Given instruction:
Below is a set of records. Repeat all of them exactly.

Material to process:
_____

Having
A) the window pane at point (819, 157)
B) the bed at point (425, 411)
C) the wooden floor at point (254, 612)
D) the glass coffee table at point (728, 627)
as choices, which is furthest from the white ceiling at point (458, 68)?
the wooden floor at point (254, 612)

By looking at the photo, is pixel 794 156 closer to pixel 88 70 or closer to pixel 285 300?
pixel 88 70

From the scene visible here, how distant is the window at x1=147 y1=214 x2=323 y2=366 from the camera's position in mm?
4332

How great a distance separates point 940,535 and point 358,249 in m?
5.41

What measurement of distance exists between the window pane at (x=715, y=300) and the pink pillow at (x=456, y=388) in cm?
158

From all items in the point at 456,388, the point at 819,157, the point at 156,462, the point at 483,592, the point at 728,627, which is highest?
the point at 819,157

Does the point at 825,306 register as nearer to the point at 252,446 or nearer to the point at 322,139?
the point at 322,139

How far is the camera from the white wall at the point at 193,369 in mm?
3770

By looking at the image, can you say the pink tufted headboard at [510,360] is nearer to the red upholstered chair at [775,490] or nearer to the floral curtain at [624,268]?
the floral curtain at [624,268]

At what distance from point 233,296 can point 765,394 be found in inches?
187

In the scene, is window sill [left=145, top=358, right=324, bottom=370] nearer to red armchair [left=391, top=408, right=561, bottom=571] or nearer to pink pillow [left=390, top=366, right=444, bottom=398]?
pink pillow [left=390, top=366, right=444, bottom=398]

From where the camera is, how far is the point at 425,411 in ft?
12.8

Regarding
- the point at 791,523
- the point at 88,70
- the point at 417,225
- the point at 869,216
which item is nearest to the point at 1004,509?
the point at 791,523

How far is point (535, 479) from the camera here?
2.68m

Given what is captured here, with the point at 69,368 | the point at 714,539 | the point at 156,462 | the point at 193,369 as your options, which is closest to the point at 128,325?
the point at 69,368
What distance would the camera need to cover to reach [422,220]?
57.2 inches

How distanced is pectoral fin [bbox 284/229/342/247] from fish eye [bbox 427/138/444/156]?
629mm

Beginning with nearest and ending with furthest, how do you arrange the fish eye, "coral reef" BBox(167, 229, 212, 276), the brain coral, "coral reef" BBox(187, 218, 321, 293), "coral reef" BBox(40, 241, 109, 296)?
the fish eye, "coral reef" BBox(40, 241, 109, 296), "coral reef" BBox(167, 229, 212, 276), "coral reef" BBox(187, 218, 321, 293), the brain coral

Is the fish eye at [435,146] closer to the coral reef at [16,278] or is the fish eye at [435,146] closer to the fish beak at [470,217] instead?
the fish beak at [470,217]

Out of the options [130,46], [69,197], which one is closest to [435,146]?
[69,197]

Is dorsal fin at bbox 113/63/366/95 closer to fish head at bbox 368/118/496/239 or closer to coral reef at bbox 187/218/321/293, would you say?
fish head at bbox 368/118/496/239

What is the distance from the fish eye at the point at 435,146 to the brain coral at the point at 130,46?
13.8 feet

_____

Response:
Having
A) the window pane at point (819, 157)
B) the bed at point (425, 411)
C) the wooden floor at point (254, 612)
D) the glass coffee table at point (728, 627)
as choices, which is furthest from the white ceiling at point (458, 68)?
the wooden floor at point (254, 612)

By looking at the photo, is pixel 794 156 closer to pixel 88 70 or closer to pixel 285 300?
pixel 88 70

From the scene visible here, how distant is the window at x1=147 y1=214 x2=323 y2=366 from the camera's position in mm?
4332

How great a distance separates point 940,535 and point 358,249 in m?
5.41

What measurement of distance exists between the window pane at (x=715, y=300) and the pink pillow at (x=456, y=388) in cm?
158

From all items in the point at 456,388, the point at 819,157, the point at 156,462, the point at 483,592, the point at 728,627, which is highest?
the point at 819,157

Does the point at 825,306 register as nearer to the point at 252,446 or nearer to the point at 322,139?
the point at 322,139

How far is the camera from the white wall at the point at 193,369 in mm?
3770

By looking at the image, can you say the pink tufted headboard at [510,360] is nearer to the red upholstered chair at [775,490] or nearer to the floral curtain at [624,268]?
the floral curtain at [624,268]

At what distance from point 233,296 can point 765,394 be found in inches?
187

In the scene, is window sill [left=145, top=358, right=324, bottom=370] nearer to red armchair [left=391, top=408, right=561, bottom=571] or nearer to pink pillow [left=390, top=366, right=444, bottom=398]?
pink pillow [left=390, top=366, right=444, bottom=398]

From where the camera is, how far is the point at 425,411 in ft?
12.8

Regarding
- the point at 791,523
- the point at 88,70
- the point at 417,225
- the point at 869,216
which item is nearest to the point at 1004,509?
the point at 791,523

How far is point (535, 479) from the camera here?
2.68m

Given what is captured here, with the point at 69,368 | the point at 714,539 | the point at 156,462 | the point at 193,369 as your options, which is closest to the point at 128,325?
the point at 69,368
What distance would the camera need to cover to reach [422,220]?
57.2 inches

How distanced is pectoral fin [bbox 284/229/342/247] from fish eye [bbox 427/138/444/156]?
629mm

Beginning with nearest and ending with furthest, how do you arrange the fish eye, "coral reef" BBox(167, 229, 212, 276), the brain coral, "coral reef" BBox(187, 218, 321, 293), "coral reef" BBox(40, 241, 109, 296)?
the fish eye, "coral reef" BBox(40, 241, 109, 296), "coral reef" BBox(167, 229, 212, 276), "coral reef" BBox(187, 218, 321, 293), the brain coral

Is the fish eye at [435,146] closer to the coral reef at [16,278] or is the fish eye at [435,146] closer to the fish beak at [470,217] instead?
the fish beak at [470,217]

Out of the options [130,46], [69,197], which one is closest to [435,146]?
[69,197]

Is dorsal fin at bbox 113/63/366/95 closer to fish head at bbox 368/118/496/239 or closer to coral reef at bbox 187/218/321/293, would you say?
fish head at bbox 368/118/496/239

What is the distance from the fish eye at the point at 435,146 to the brain coral at the point at 130,46?
13.8 feet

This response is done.